It's a restaurant. Lights are nothin'..... It's the grills and the ovens that are on all the time.
How do you know the old meter under charged him?
Maybe it's the new meter that was faulty?
Seems to me the burden of proof is on the city. He paid his bills, not his fault if they were inaccurate. Think he would get a refund if it was the other way around
Under-registering, not failing to register. He was paying $800 when it maybe should have been $1200.
Goodbye to one more independent business.
Like our communist legislators in Arkansas - these "good ole boys" cannot get it into their pin-head brains (if any) that when tax revenues go DOWN from a falling economy, you don't raise the taxes and then wonder why the revenues fell even lower!
A vicious cycle that lawyer/politicians fall into - then if all else fails --- SUE! To hell with the "WORK ETHIC"
Why shouldn't your barber or local eatery be able to decide they should have asked you for more during the last 3 years and send you a bill for the difference? The city sold him a product, they set the price and he agreed on it, the deal was done, now they want more. No other business but govt. would be allowed to get away with this absent any evidence of fraud.
LOL!
Not all...
On a recent trip one of my suitcases apparently fell off the airline luggage "train", was dragged under the cart God-knows-how-far to the point that the suitcase material was worn off and part of the clothes inside...

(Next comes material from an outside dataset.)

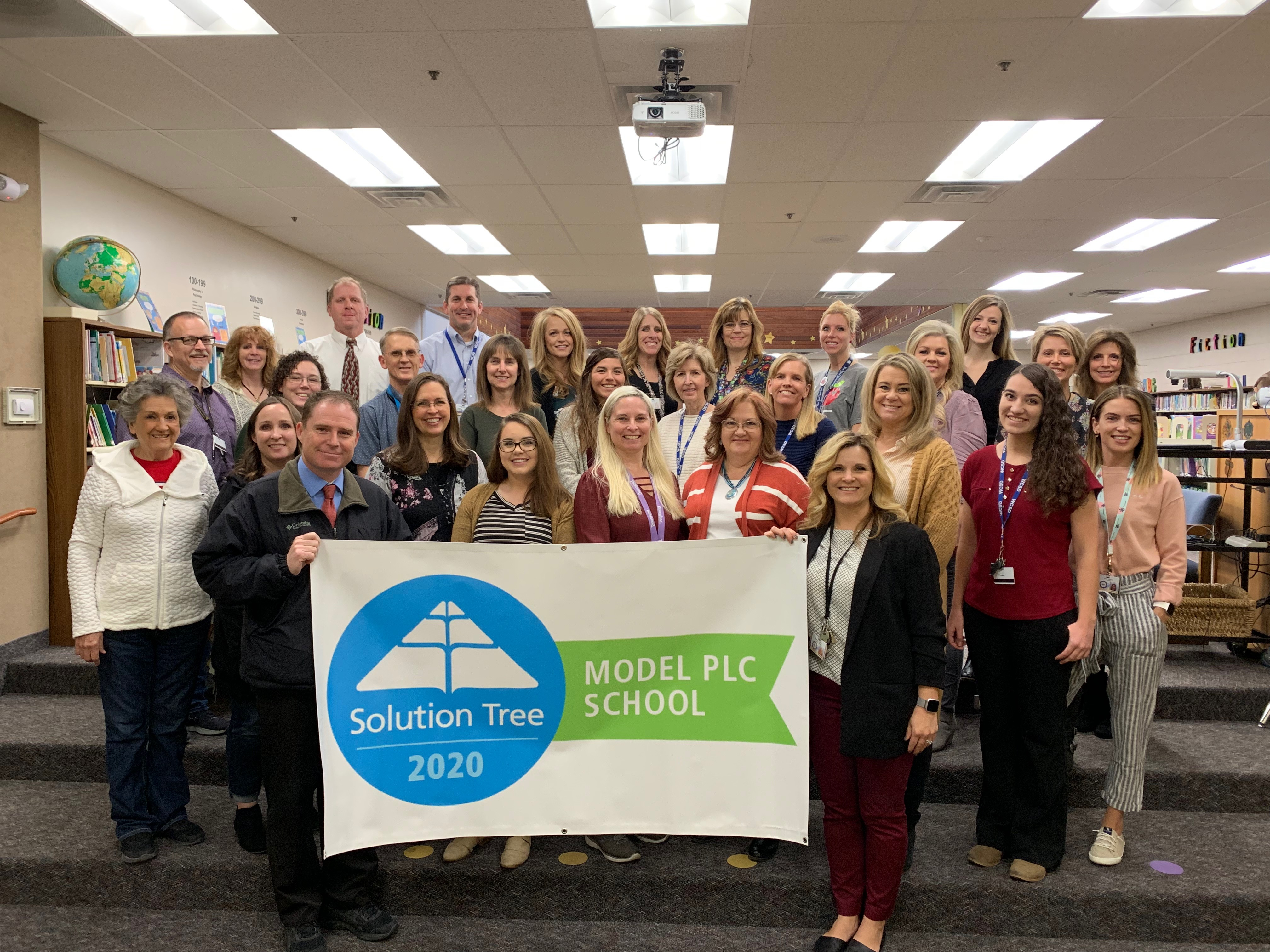 "Panorama School Staff with banner that says ""Solution Tree 202 - Model PLC School"""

Upon presenting the remnants of the suitcase at the claims counter, the first question was... "Are you sure it wasn't already like that when you checked it in?"

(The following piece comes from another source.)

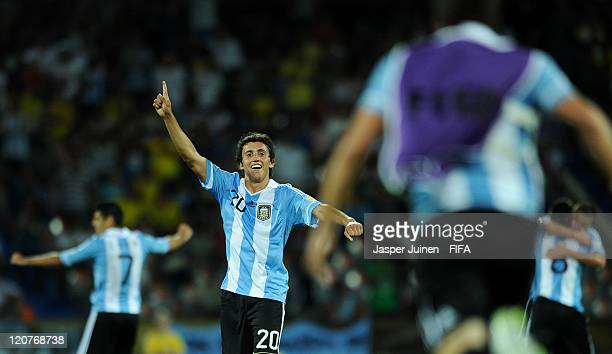 Carlos Luque of Argentina celebrates with his teammates at the end of the FIFA U20 World Cup Colombia 2011 round of 16 match between Argentina and...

Yikes! How the heck do you rack up a $800 Utility bill? Use 1000 Watt Floods in every socket?
"Policy" is not law... It has no legal standing..
The utility failed to insure their equipment was working properly..
The customer is not responsible..
The first question his lawyer should ask the city is if they have ever refunded money from over charging a customer. I bet not. Silly question.
They can't ethically charge him for power they can't show he actually used. At best they're guessing based on current data which may not reflect use during the period in question.
A bill like this could put him out of business especially since we know they'll nag him to death, get a lien and who knows what else to collect.
The only "gotcha" is he should've had some reason to know the meter was wrong such as a sudden plunge in his bill about TEN years ago. Even then, it's been so long that could be explained by any number of things including rate changes, hours of operation fluctuations, expansion, remodeling, change in appliances, etc., etc.
He most certainly needs a lawyer to protect his rights because I can guarantee he'll get "screwed" by the city.
You cannot tell with any certainty how much he was undercharged. The City is saying that the meter was malfunctioning three years ago. My questions are these:
How much was it malfuctioning?
If it was malfuctioning, how do you know it wasn't OVERCHARGING for a period of time in the past?
After all, how can you trust a meter that is malfunctioning to give you an accurate reading of how much it was malfunctioning?
The City has no chance. They will settle for much less if anything.
There would be no way of knowing until a signficant difference in usage was detected. That happened when the new meter was installed. Then it would be a matter of analyzing the reason for the disparity: which meter is more accurate? The old one or the new one? If the old one proved accurate, then the new one would be faulty and should be replaced. That apparently wasn't the case, though.